**What to produce:** Each entry needs to be retyped exactly, with nothing added or dropped.

**Data in this exercise:**

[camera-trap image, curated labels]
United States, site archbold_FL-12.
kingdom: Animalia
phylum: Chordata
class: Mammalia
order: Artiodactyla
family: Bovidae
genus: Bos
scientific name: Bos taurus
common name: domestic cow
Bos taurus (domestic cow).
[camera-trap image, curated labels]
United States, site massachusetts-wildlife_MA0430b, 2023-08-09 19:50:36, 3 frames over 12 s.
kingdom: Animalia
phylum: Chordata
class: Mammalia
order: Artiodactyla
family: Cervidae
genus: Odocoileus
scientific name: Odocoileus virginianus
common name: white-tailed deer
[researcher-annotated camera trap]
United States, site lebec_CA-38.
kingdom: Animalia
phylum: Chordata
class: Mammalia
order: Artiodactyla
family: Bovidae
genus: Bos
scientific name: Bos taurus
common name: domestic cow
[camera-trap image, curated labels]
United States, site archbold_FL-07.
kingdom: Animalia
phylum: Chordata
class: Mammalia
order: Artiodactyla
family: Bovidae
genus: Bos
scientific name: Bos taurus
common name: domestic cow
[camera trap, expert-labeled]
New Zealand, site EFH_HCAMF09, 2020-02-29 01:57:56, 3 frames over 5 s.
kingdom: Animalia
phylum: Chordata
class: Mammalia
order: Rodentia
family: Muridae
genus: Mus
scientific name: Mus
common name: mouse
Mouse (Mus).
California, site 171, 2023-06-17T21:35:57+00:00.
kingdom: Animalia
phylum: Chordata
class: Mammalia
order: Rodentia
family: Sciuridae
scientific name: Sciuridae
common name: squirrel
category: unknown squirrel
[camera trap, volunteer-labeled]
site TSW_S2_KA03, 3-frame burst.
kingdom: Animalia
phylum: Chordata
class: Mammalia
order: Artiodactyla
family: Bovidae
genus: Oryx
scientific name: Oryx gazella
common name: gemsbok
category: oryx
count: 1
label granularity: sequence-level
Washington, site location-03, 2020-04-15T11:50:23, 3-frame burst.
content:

**Your solution:**
[camera-trap image, curated labels]
United States, site archbold_FL-12.
kingdom: Animalia
phylum: Chordata
class: Mammalia
order: Artiodactyla
family: Bovidae
genus: Bos
scientific name: Bos taurus
common name: domestic cow
Bos taurus (domestic cow).
[camera-trap image, curated labels]
United States, site massachusetts-wildlife_MA0430b, 2023-08-09 19:50:36, 3 frames over 12 s.
kingdom: Animalia
phylum: Chordata
class: Mammalia
order: Artiodactyla
family: Cervidae
genus: Odocoileus
scientific name: Odocoileus virginianus
common name: white-tailed deer
[researcher-annotated camera trap]
United States, site lebec_CA-38.
kingdom: Animalia
phylum: Chordata
class: Mammalia
order: Artiodactyla
family: Bovidae
genus: Bos
scientific name: Bos taurus
common name: domestic cow
[camera-trap image, curated labels]
United States, site archbold_FL-07.
kingdom: Animalia
phylum: Chordata
class: Mammalia
order: Artiodactyla
family: Bovidae
genus: Bos
scientific name: Bos taurus
common name: domestic cow
[camera trap, expert-labeled]
New Zealand, site EFH_HCAMF09, 2020-02-29 01:57:56, 3 frames over 5 s.
kingdom: Animalia
phylum: Chordata
class: Mammalia
order: Rodentia
family: Muridae
genus: Mus
scientific name: Mus
common name: mouse
Mouse (Mus).
California, site 171, 2023-06-17T21:35:57+00:00.
kingdom: Animalia
phylum: Chordata
class: Mammalia
order: Rodentia
family: Sciuridae
scientific name: Sciuridae
common name: squirrel
category: unknown squirrel
[camera trap, volunteer-labeled]
site TSW_S2_KA03, 3-frame burst.
kingdom: Animalia
phylum: Chordata
class: Mammalia
order: Artiodactyla
family: Bovidae
genus: Oryx
scientific name: Oryx gazella
common name: gemsbok
category: oryx
count: 1
label granularity: sequence-level
Washington, site location-03, 2020-04-15T11:50:23, 3-frame burst.
content:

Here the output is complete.